Ce dernier prévoyait plafonner les honoraires facturés aux assureurs privés, en les limitant à ceux du régime public administré par la Régie de l’assurance maladie du Québec. Une mesure qui avait suscité une levée de boucliers dans le milieu, les pharmaciens estimant qu’elle mettait en péril leur modèle économique.
Dans la MRC de Coaticook, l’inquiétude s’était rapidement fait sentir. Plusieurs pharmaciennes avaient publiquement dénoncé la situation, évoquant des impacts potentiels sur les services offerts à la population.
«Je suis heureux d’annoncer qu’une entente de principe est intervenue entre l’AQPP et notre gouvernement afin de se pencher sur la question des coûts des médicaments de spécialité», a écrit le ministre Boulet sur la plateforme X en début de soirée lundi.
Malgré ce recul, la prudence demeure sur le terrain. La pharmacienne copropriétaire Marie-Ève Ouimette, affiliée à Jean Coutu, qui parlait récemment d’une «crise majeure», préfère attendre la suite des choses avant de se réjouir.
Elle accueille toutefois favorablement ce qu’elle qualifie de «virage à 180 degrés» de la part du gouvernement. Mme Ouimette tient également à remercier la population de Coaticook et des environs, qui a été nombreuse à appuyer les pharmaciens en participant à une pétition en ligne.
Rappelons que la situation s’était envenimée la semaine dernière lorsque le député de Québec solidaire, Alexandre Leduc, avait proposé un amendement visant à empêcher les pharmaciens de facturer aux assureurs privés des honoraires supérieurs à ceux du régime public.

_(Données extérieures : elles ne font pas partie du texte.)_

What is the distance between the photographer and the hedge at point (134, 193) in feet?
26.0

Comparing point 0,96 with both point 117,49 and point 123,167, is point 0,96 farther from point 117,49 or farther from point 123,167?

L’Association québécoise des pharmaciens propriétaires dénonçait alors une menace directe à la viabilité financière des pharmacies, craignant notamment une réduction des services offerts aux patients.
Si l’annonce du gouvernement apaise temporairement les tensions, le dossier est loin d’être clos. Les pharmaciens attendent maintenant des gestes concrets pour assurer la stabilité du réseau et préserver l’accès aux soins de proximité.